» **WORK TO COMPLETE**: Update every item below by replacing "young leaf" with "new leaf" wherever it occurs, keeping everything else the same. Leave the pictures out of your answer.

Start INFORMATION PROVIDED

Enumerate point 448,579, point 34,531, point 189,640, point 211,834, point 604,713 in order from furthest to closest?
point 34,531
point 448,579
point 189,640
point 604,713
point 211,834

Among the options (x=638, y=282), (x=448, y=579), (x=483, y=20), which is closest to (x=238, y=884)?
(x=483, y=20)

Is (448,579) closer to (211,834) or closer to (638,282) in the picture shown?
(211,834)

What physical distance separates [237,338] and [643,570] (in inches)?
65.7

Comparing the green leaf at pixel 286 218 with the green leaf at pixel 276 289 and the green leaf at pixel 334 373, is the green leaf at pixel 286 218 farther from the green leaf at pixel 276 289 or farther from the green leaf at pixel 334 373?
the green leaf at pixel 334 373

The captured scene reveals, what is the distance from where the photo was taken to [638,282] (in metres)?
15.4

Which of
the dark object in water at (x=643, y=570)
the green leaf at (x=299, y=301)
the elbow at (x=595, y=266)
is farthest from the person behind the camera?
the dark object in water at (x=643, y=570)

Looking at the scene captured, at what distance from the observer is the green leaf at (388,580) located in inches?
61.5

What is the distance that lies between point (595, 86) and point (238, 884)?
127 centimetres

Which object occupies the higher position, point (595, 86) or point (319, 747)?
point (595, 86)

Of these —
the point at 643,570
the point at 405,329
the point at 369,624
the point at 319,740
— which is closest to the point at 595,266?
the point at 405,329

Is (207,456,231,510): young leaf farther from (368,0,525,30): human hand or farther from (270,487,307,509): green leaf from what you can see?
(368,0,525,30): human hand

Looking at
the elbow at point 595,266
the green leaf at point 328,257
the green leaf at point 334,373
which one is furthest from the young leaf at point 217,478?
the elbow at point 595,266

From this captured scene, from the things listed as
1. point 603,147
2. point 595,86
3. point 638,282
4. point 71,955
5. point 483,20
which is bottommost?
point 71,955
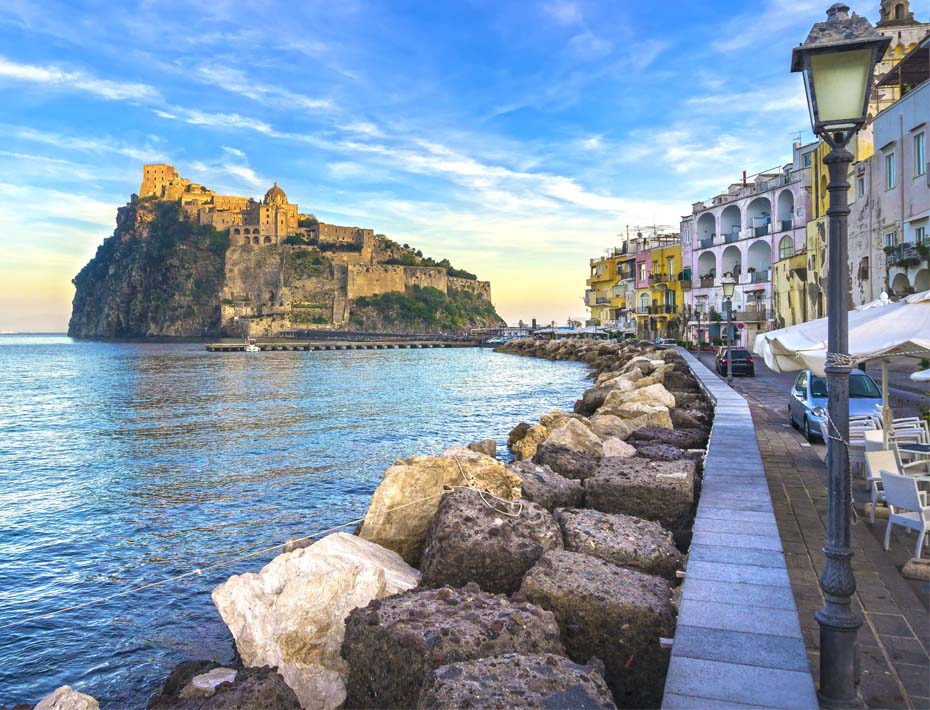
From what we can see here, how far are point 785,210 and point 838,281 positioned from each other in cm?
4124

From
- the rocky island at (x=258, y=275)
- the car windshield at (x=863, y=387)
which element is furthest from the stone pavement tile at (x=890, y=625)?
the rocky island at (x=258, y=275)

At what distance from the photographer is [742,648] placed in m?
3.14

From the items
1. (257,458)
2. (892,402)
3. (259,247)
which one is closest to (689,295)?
(892,402)

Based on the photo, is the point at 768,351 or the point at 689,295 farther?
the point at 689,295

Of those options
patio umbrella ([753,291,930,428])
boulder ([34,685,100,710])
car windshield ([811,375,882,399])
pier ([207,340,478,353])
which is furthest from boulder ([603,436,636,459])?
pier ([207,340,478,353])

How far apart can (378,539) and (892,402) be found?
12234 millimetres

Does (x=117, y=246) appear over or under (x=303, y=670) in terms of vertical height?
over

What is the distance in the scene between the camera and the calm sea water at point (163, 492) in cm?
638

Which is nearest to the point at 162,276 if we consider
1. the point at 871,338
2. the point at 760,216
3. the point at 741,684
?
the point at 760,216

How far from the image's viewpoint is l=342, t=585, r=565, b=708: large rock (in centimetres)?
341

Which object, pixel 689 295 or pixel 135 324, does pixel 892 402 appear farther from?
pixel 135 324

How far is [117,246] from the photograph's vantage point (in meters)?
128

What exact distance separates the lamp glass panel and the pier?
84265 millimetres

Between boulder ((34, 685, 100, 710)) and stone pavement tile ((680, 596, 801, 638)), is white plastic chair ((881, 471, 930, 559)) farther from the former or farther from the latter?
boulder ((34, 685, 100, 710))
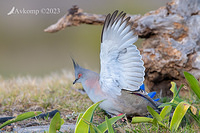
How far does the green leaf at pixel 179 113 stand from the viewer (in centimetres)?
315

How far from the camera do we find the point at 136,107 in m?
3.79

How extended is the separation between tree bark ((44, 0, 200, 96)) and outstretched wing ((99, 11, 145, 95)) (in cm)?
129

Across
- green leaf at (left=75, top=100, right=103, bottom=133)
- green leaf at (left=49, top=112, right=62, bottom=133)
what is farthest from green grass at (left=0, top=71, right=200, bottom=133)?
green leaf at (left=49, top=112, right=62, bottom=133)

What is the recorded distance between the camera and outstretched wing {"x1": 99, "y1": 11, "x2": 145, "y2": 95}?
350 centimetres

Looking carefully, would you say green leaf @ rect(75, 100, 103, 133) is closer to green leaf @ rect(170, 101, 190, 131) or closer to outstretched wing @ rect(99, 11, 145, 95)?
outstretched wing @ rect(99, 11, 145, 95)

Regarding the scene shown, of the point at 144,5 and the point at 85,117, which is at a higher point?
the point at 144,5

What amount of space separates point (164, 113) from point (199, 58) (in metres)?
1.67

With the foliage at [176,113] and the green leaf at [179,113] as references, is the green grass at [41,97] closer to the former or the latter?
the foliage at [176,113]

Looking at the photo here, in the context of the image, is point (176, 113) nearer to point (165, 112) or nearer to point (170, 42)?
point (165, 112)

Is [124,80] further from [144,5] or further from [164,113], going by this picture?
[144,5]

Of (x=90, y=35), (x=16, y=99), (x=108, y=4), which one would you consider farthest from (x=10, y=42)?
(x=16, y=99)

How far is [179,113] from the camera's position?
3195 millimetres

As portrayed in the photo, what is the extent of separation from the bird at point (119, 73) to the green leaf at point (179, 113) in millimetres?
582

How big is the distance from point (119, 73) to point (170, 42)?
167 centimetres
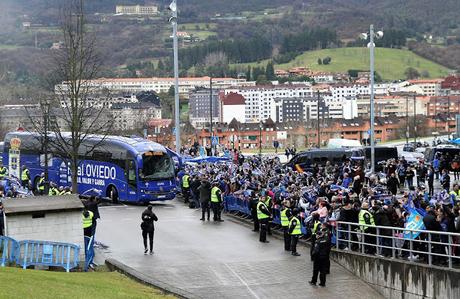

End INFORMATION PROVIDED

» **RESPONSE TO THE EXERCISE**:
Enumerate point 448,579, point 34,531, point 189,640, point 211,834, point 604,713 in order from furthest to closest?
point 34,531
point 448,579
point 189,640
point 604,713
point 211,834

Among the options (x=638, y=282), (x=448, y=579), (x=483, y=20), which is closest to (x=238, y=884)?
(x=483, y=20)

Is (448,579) closer to (211,834) or closer to (638,282) in the picture shown?
(211,834)

What physical distance separates [237,338] and [643,570] (in inches)?
65.7

Comparing the green leaf at pixel 286 218 with the green leaf at pixel 276 289 and the green leaf at pixel 334 373, is the green leaf at pixel 286 218 farther from the green leaf at pixel 276 289 or farther from the green leaf at pixel 334 373?
the green leaf at pixel 334 373

The captured scene reveals, what is the distance from where the photo was taken to [638,282] (in metres)?
15.4

Which of
the dark object in water at (x=643, y=570)
the green leaf at (x=299, y=301)
the elbow at (x=595, y=266)
is farthest from the person behind the camera?
the dark object in water at (x=643, y=570)

Looking at the scene captured, at what distance from the observer is the green leaf at (388,580) located in inches?
61.5

What is the distance that lies between point (595, 86) and point (238, 884)?
127 centimetres

Which object occupies the higher position, point (595, 86) or point (319, 747)?
point (595, 86)

Of these —
the point at 643,570
the point at 405,329
the point at 369,624
the point at 319,740
— which is closest to the point at 595,266?
the point at 405,329

Is (207,456,231,510): new leaf farther from (368,0,525,30): human hand or farther from (270,487,307,509): green leaf from what you can see?
(368,0,525,30): human hand

Looking at
the elbow at point 595,266
the green leaf at point 328,257
the green leaf at point 334,373
which one is furthest from the new leaf at point 217,478?
the elbow at point 595,266

From this captured scene, from the things listed as
1. point 603,147
2. point 595,86
3. point 638,282
4. point 71,955
5. point 483,20
which is bottommost?
point 71,955
From what we can see here, how far are point 785,210 and point 838,281 positioned from each other in cm?
4124

From
- the rocky island at (x=258, y=275)
- the car windshield at (x=863, y=387)
which element is furthest from the stone pavement tile at (x=890, y=625)?
the rocky island at (x=258, y=275)

At what distance from the photographer is [742,648] placed in m?
3.14

From the items
1. (257,458)
2. (892,402)
3. (259,247)
which one is closest to (689,295)?
(892,402)

Based on the photo, is the point at 768,351 or the point at 689,295 farther?
the point at 689,295

Of those options
patio umbrella ([753,291,930,428])
boulder ([34,685,100,710])
car windshield ([811,375,882,399])
pier ([207,340,478,353])
which is furthest from boulder ([603,436,636,459])?
pier ([207,340,478,353])

How far apart can (378,539) and (892,402) be found?
12234 millimetres

Does (x=117, y=246) appear over or under (x=303, y=670) in terms of vertical height?
over

What is the distance in the scene between the camera and the calm sea water at point (163, 492) in cm?
638

Which is nearest to the point at 162,276 if we consider
1. the point at 871,338
2. the point at 760,216
3. the point at 741,684
?
the point at 760,216

How far from the image's viewpoint is l=342, t=585, r=565, b=708: large rock (in centimetres)?
341

Which object, pixel 689 295 or pixel 135 324, does pixel 892 402 appear farther from?
pixel 135 324

How far is [117,246] from the photograph's vantage point (in meters)?
128

What exact distance separates the lamp glass panel and the pier?
84265 millimetres

Between boulder ((34, 685, 100, 710)) and stone pavement tile ((680, 596, 801, 638)), is white plastic chair ((881, 471, 930, 559)) farther from the former or farther from the latter?
boulder ((34, 685, 100, 710))
How far does the green leaf at pixel 179 113 stand from the viewer (in centimetres)?
315

How far from the camera do we find the point at 136,107 in m?
3.79

How extended is the separation between tree bark ((44, 0, 200, 96)) and outstretched wing ((99, 11, 145, 95)) (in cm)?
129

Across
- green leaf at (left=75, top=100, right=103, bottom=133)
- green leaf at (left=49, top=112, right=62, bottom=133)
what is farthest from green grass at (left=0, top=71, right=200, bottom=133)?
green leaf at (left=49, top=112, right=62, bottom=133)

What is the recorded distance between the camera and outstretched wing {"x1": 99, "y1": 11, "x2": 145, "y2": 95}?
350 centimetres

Looking carefully, would you say green leaf @ rect(75, 100, 103, 133) is closer to green leaf @ rect(170, 101, 190, 131) or closer to outstretched wing @ rect(99, 11, 145, 95)?
outstretched wing @ rect(99, 11, 145, 95)

Regarding the scene shown, of the point at 144,5 and the point at 85,117, which is at a higher point?
the point at 144,5

What amount of space separates point (164, 113) from point (199, 58) (in metres)?
1.67

With the foliage at [176,113] and the green leaf at [179,113] as references, is the green grass at [41,97] closer to the former or the latter?
the foliage at [176,113]

Looking at the photo here, in the context of the image, is point (176, 113) nearer to point (165, 112) or nearer to point (170, 42)?
point (165, 112)

Is [124,80] further from [144,5] or further from [164,113], going by this picture?
[144,5]

Of (x=90, y=35), (x=16, y=99), (x=108, y=4), which one would you consider farthest from (x=10, y=42)?
(x=16, y=99)

How far is [179,113] from the camera's position?
3195 millimetres

As portrayed in the photo, what is the extent of separation from the bird at point (119, 73) to the green leaf at point (179, 113) in millimetres?
582

How big is the distance from point (119, 73) to point (170, 42)?
167 centimetres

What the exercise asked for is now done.